We're not special

Posted on January 22, 2013

“A key differentiator of highly productive teams is the ability to identify what is core to their domain, and thus brings them competitive value, and what is commodity, in order to focus their energies on solving core problems and not commodity problems.”

Most of us, at some point in our career - especially those that have laboured in ‘enterprise’ - would have experienced working in teams where most of the energy seems to go into debugging, patching and developing the highly customized, and specialist ORM, or web framework, or messaging system, or unit testing framework, or… To the sane amongst us it’s an exercise full of futility and waste. These custom packages lag dramatically behind what’s available, often for free, on the internet and seem to suck up velocity like a child with a milkshake, seemingly immune to the inevitable ‘brain freeze’.

All to often, the reasons for teams investing in solving commodity problems is a misconception that they are actually solving a core problem. It is argued that a custom ORM is required because the way the team do databases is fundamentally different and therefore a unique solution, particular to their own particular situation, is required. Where as the truth is often that the system has been built is such an unnecessarily arcane way that it gives all the appearance of a special situation when in fact it is simply an inappropriate one. Solving problems made by special thinking requires special thinking and it’s turtles all the way down.

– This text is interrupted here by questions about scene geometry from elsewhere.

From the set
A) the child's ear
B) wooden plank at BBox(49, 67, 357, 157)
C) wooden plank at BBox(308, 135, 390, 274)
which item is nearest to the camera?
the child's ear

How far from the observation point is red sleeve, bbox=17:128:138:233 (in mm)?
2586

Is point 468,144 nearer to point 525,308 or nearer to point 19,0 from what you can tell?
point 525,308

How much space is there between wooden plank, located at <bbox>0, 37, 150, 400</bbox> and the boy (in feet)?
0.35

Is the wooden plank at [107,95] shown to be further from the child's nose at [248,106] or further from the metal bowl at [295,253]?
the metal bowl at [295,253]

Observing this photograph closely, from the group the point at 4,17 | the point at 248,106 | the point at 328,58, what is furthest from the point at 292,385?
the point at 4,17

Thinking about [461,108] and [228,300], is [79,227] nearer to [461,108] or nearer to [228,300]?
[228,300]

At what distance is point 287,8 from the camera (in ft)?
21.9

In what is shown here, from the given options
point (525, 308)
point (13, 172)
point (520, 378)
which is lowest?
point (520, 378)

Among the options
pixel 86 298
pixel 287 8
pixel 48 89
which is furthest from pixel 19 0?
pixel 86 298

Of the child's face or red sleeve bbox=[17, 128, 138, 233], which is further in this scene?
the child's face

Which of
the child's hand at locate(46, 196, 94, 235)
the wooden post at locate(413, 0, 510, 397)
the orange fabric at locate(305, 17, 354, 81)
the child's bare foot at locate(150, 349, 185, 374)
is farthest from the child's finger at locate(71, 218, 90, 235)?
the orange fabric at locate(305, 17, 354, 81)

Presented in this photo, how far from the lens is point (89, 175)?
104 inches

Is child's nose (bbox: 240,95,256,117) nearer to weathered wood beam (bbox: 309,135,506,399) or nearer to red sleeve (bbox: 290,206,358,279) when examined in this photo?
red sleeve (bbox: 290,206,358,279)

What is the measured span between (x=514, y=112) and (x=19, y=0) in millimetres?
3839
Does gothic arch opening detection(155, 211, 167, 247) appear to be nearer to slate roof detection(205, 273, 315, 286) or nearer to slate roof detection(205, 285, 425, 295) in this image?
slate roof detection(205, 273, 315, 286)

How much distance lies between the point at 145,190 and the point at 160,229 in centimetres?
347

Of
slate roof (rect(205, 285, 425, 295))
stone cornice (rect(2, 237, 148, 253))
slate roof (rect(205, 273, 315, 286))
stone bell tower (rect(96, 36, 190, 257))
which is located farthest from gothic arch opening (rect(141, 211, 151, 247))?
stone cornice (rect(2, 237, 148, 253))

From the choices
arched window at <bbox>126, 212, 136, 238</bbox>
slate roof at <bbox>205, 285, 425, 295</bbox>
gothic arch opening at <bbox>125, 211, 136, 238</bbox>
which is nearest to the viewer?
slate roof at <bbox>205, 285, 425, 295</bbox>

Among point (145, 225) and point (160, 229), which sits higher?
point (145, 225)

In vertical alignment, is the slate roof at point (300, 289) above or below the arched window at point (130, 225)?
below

Identifying the commodity isn’t always so trivial as choosing an ORM and building your system around it. Sometimes a team finds itself working in a new field of technology that they have little experience in and, through ignorance and the nature of empirical discovery, it is only after months of investment into a custom solution for a commodity problem that you discover the truth.

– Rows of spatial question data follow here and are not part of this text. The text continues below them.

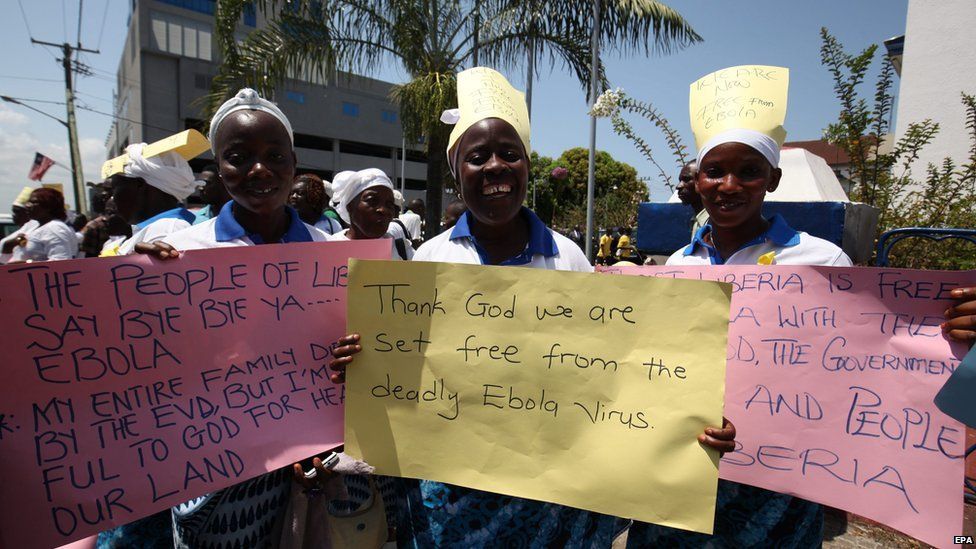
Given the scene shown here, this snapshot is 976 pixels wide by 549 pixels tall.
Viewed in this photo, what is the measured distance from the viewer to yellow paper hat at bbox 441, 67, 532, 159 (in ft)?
5.92

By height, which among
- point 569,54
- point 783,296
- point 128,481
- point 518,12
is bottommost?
point 128,481

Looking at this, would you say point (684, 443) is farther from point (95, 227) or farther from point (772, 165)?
point (95, 227)

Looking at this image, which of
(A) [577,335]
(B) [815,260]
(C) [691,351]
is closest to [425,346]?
(A) [577,335]

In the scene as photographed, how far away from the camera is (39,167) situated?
1905cm

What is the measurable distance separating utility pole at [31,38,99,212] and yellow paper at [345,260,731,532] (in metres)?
28.7

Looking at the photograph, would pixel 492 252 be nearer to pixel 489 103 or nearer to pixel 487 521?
pixel 489 103

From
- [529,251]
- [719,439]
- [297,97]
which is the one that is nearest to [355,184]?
[529,251]

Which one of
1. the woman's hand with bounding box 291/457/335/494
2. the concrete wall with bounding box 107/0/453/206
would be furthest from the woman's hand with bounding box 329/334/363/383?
the concrete wall with bounding box 107/0/453/206

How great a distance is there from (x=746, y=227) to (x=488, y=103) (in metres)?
1.06

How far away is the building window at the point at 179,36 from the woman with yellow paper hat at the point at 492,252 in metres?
39.5

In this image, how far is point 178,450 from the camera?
148cm

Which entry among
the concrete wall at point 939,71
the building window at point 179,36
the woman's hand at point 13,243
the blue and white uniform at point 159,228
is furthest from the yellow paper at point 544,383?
the building window at point 179,36

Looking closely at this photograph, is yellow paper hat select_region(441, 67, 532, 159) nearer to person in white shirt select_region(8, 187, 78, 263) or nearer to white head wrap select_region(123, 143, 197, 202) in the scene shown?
white head wrap select_region(123, 143, 197, 202)

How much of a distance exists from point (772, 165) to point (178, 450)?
2200 mm
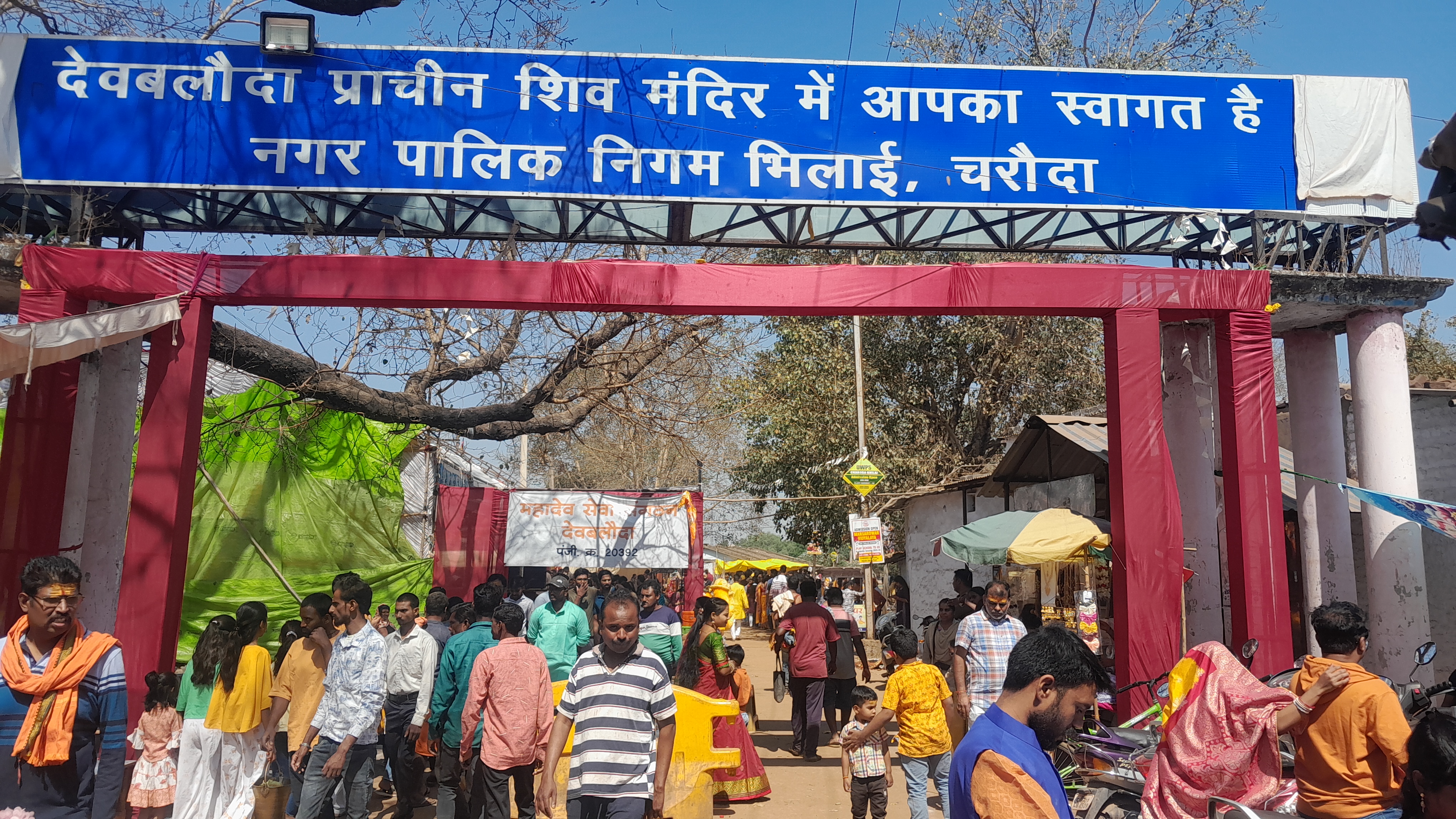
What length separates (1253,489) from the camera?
898 centimetres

Sometimes, however, you may find that you are special after all. In those rare cases where there are commodity solutions it may be to the teams advantage to ditch it and build there own. This may be because:

  • it doesn’t meet your design/architectural principles - if simple testing is important and all the solutions on the market fail to make that simple then it may be worth while rolling your own
  • it gives you a business advantage - pushing the technological boundaries in a commodity area improves your brand somehow
  • it enables you to learn - if your system is heavily tied to a particular technology then rolling your own may allow you to make discoveries about that tech that provide value to your product
  • the effort to adapt is greater than building something ourselves - if you are working on a legacy app that had never be built to consider the approaches used by commodity packages you may find
  • the commodity doesn’t yet exist - if you are very cutting edge, a commodity solution has yet to appear and you are stuck rolling your own. After all, at one point there were no CI servers, no unit testing frameworks, no mocking libraries
  • you genuinely believe you can push the concept forward - JMock existed but that didn’t stop Szczepan coming up with Moqito and improving the world for the rest of us.

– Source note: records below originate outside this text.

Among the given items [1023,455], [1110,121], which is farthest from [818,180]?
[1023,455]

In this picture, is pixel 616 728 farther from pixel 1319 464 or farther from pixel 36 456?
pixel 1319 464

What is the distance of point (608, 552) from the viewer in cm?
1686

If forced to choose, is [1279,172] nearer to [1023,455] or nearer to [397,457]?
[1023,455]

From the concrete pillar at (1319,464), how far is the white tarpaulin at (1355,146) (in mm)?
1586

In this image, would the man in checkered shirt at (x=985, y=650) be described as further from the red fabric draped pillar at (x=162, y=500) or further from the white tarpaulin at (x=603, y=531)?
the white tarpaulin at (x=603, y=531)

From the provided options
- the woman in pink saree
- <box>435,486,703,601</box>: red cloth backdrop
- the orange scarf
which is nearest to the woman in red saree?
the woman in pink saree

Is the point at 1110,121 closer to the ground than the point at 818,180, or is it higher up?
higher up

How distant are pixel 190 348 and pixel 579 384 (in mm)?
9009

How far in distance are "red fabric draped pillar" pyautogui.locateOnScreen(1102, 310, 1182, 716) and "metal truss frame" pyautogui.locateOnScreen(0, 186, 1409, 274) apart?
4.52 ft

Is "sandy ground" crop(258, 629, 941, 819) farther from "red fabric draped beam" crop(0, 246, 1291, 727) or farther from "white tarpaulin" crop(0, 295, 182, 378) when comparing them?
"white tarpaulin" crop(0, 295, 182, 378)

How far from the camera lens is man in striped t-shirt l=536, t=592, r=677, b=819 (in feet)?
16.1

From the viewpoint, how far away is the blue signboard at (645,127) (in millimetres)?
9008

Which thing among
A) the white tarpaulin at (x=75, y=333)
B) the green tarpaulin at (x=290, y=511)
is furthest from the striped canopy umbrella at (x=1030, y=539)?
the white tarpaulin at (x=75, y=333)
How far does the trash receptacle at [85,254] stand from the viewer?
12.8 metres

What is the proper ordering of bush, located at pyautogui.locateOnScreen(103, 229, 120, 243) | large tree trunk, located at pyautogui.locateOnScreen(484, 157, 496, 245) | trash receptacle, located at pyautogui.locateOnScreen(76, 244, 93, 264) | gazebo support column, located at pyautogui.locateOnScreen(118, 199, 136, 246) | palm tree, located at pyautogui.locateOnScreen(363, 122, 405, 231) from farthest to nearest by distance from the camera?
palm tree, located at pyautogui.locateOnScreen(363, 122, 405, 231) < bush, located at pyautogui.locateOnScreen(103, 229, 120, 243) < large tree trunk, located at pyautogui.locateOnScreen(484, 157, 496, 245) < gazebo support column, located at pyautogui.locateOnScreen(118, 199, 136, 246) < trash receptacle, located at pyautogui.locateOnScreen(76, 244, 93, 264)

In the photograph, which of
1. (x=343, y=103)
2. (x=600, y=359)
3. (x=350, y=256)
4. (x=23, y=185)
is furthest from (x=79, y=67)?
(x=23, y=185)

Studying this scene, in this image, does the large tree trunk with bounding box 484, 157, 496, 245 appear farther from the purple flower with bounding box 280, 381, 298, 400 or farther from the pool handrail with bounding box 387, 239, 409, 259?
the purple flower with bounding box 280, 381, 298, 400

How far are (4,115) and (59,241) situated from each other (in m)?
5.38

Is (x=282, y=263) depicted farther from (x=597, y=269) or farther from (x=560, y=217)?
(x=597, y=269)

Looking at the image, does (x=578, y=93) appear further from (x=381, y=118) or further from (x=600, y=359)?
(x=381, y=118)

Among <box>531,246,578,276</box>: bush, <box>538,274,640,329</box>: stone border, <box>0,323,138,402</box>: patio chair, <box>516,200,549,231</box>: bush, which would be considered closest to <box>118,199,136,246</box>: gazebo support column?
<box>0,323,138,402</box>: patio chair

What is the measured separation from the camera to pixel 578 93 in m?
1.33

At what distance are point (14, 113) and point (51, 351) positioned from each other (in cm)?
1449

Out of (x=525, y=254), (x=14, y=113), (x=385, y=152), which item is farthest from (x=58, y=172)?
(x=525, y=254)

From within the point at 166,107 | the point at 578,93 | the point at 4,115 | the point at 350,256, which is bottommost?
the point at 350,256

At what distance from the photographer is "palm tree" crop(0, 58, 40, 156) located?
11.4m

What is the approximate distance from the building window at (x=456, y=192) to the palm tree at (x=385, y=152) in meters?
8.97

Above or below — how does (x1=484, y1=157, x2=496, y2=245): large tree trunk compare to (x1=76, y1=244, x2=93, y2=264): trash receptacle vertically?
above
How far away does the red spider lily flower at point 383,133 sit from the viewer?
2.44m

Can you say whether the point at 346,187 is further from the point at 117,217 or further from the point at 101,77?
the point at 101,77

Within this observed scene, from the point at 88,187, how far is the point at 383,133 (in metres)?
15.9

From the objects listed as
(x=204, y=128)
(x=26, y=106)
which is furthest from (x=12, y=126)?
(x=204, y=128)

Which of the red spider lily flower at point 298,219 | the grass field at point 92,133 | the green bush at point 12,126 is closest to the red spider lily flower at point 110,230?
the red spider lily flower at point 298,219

The truth is, for ninety percent of the projects none of the above will apply. The commodity problem of MVC web frameworks has been solved, logging has been solved, deploying rails apps to the cloud has been solved. Is your web/logging framework/cloud solution genuinely going to compete? If you truly believe this to be true then start by commoditizing it now - either by building a product or open sourcing it - otherwise it’s just a pipe dream and you are doing nothing more than developing another custom commodity solution.

In some cases you may genuinely discover that what’s on the shelves isn’t quite right. Every solution only always leaves you one step away from reaching your goal. For example, you’re using gdash to pull in all your graphite graphs but you wish to mix in AWS cloudwatch graphs as well. Rather than building a separate, brand new dashboard solution, consider forking gdash and enhancing it to pull from cloudwatch as well, then contribute back. For the majority of problems this will be less effort than rewriting your own solution from scratch.